> **Your instructions**:
Your answer must be the exact lines below, starting with the line with "Traditional Farm Red Truck Merry Christmas" and going on through the line with "Silicone Focal Beads", both included, with no pictures.

> **Stored data**:
◆ ◆ ◆

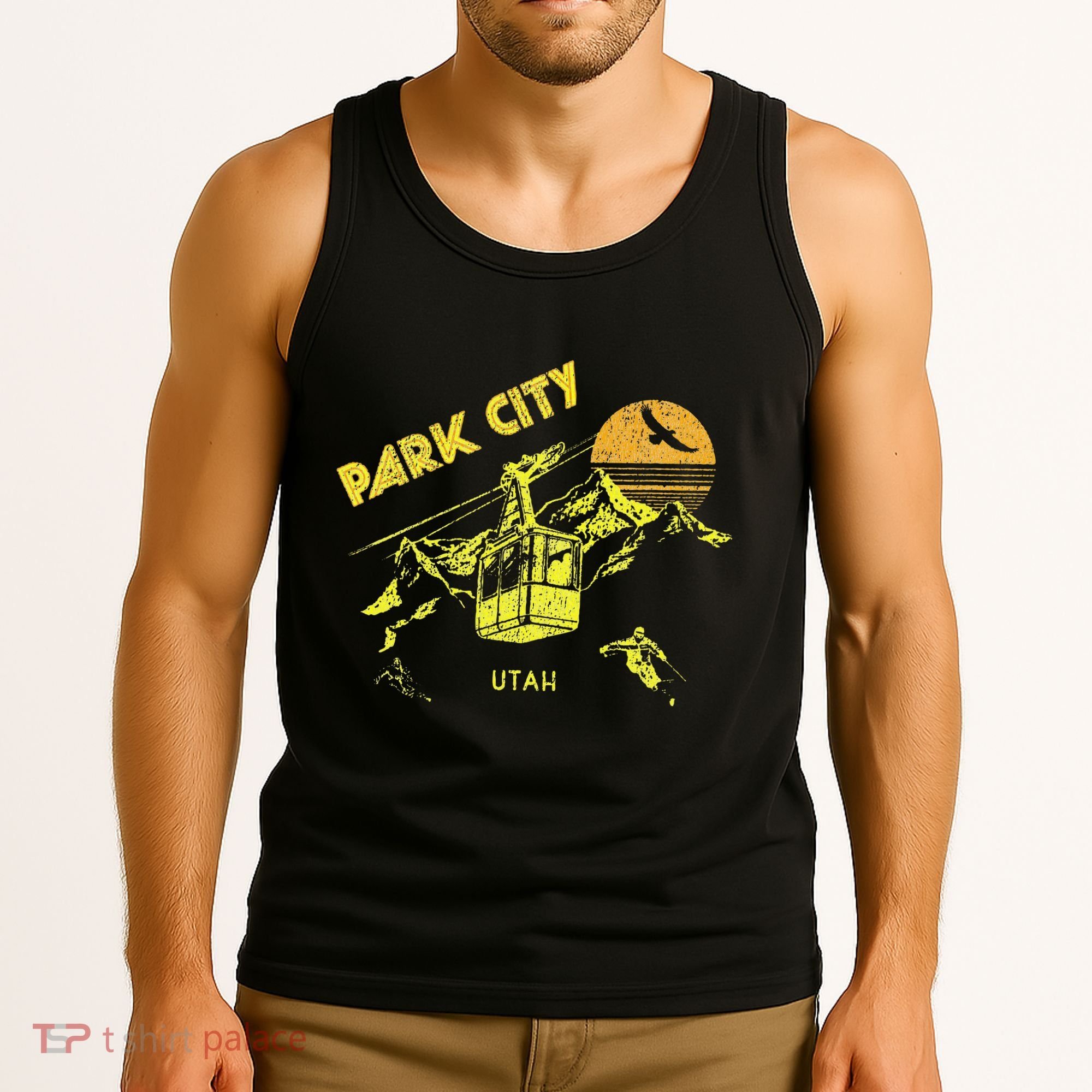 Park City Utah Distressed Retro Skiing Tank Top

◆ ◆ ◆

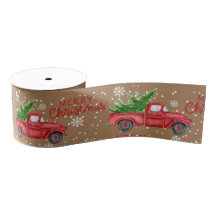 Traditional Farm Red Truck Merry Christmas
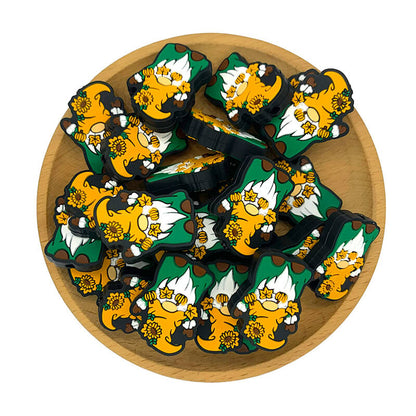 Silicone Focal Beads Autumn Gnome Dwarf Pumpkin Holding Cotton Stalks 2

◆ ◆ ◆

> **Exercise result**:
 Traditional Farm Red Truck Merry Christmas
 Silicone Focal Beads Autumn Gnome Dwarf Pumpkin Holding Cotton Stalks 2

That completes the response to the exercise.